Research Data Management
Good scholarly practice requires the transparent documentation and management of project processes and results.
The University Library offers you support in the management of your research data according to FAIR principles: Are your data “Findable, Accessible, Interoperable, and Re-usable”?
Guidelines for Safeguarding Good Research Practice
FAIR data principles
The efficient design of Research Data Management (RDM) requires the creation of an individual plan for the collection, publication, archiving and subsequent re-use of the data.
The following phases of the research data management process can act as a set of introductory guidelines to the (research) data life cycle.
- Project initiation
- Creation of a data management plan
- Planning the data modelling
- Data collection
- During the project
- Data analysis
- Documenting the data by assigning metadata
- Creating collaborative research environments
- Data visualisation
- Integrating sustainable data formats
- Data backup
- Archiving
- Data selection
- Final metadata assignment
- Deployment of sustainable data formats
- Publication and re-use
- Identification of possible publication forms and options (Open Access)
- Consideration of legal aspects (copyright law, data protection etc.) and possible embargo periods
- Publication of primary data (e.g. in a repository)
- Assigning persistent identifiers
(adapted from https://www.forschungsdaten.info/themen/informieren-und-planen/workflows-im-fdm/. In German)
(Research) data life cycle (In German)
The work-flow resulting from the application of the guideline elements outlined above is referred to as the (Research) Data Management Plan (DMP).
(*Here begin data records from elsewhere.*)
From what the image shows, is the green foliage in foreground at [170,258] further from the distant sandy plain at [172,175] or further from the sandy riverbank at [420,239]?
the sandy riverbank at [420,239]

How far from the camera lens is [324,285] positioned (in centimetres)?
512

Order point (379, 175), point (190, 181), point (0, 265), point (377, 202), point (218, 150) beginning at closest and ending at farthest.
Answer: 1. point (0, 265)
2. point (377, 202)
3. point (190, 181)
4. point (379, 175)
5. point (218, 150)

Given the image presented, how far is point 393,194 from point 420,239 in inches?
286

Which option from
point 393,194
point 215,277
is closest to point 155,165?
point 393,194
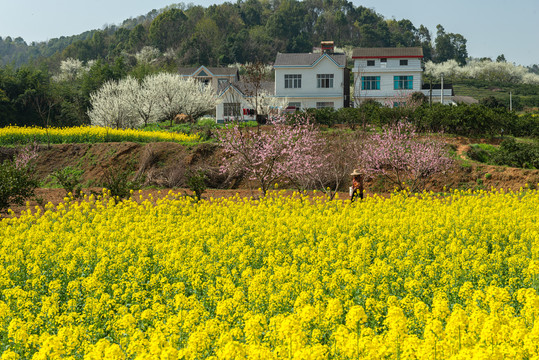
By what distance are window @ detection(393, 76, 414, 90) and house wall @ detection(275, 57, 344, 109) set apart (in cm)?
885

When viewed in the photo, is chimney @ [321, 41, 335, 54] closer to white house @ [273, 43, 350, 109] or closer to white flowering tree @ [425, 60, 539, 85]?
white house @ [273, 43, 350, 109]

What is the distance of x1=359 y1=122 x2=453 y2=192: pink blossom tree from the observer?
22156 mm

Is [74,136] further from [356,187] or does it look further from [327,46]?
[327,46]

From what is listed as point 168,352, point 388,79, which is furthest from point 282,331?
point 388,79

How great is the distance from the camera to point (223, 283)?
8.49m

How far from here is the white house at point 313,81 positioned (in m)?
56.6

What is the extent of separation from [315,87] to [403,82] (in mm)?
11639

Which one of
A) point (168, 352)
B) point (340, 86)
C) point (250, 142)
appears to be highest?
point (340, 86)

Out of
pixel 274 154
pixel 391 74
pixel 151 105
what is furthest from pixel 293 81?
pixel 274 154

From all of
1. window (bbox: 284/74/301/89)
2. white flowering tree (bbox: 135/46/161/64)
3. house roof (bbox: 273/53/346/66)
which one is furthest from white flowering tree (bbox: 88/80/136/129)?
white flowering tree (bbox: 135/46/161/64)

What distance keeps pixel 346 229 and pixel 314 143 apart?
11.0 meters

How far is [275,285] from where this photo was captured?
829cm

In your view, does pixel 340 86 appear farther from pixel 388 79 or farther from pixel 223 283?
pixel 223 283

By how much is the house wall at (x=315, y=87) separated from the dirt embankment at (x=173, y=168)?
2868 cm
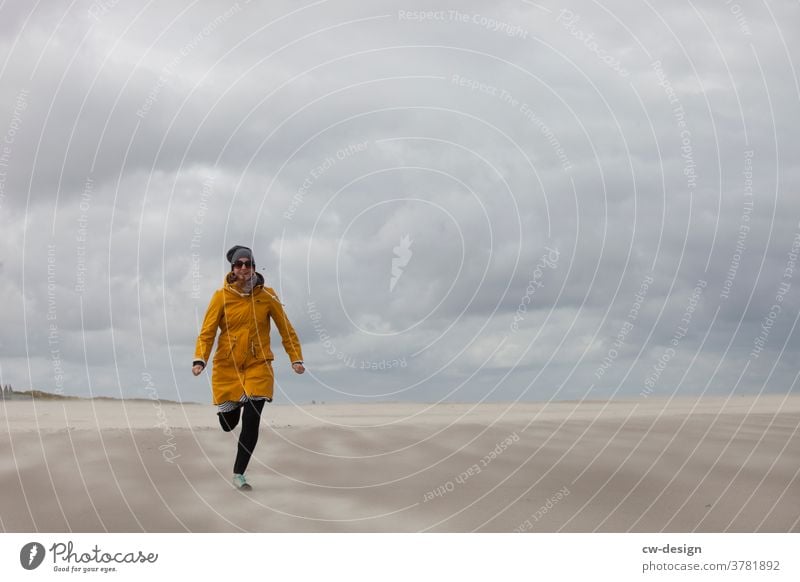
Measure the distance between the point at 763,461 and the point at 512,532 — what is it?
18.6 ft

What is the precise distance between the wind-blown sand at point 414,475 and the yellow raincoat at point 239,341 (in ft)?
4.68

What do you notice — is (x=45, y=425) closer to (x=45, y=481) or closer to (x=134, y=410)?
(x=134, y=410)

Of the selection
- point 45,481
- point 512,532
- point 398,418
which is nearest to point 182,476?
point 45,481

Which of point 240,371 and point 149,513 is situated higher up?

This plan evolves dynamically throughout the process, so it is only truly completed at the conclusion of the project itself.
The DMP simplifies the RDM process by providing a coordinated overview of the entire process, including individual stages and the way they are interconnected through fundamental information on the research project, data collection methodology, responsibility assignment, funding and resources, (metadata) standards, and the legal position.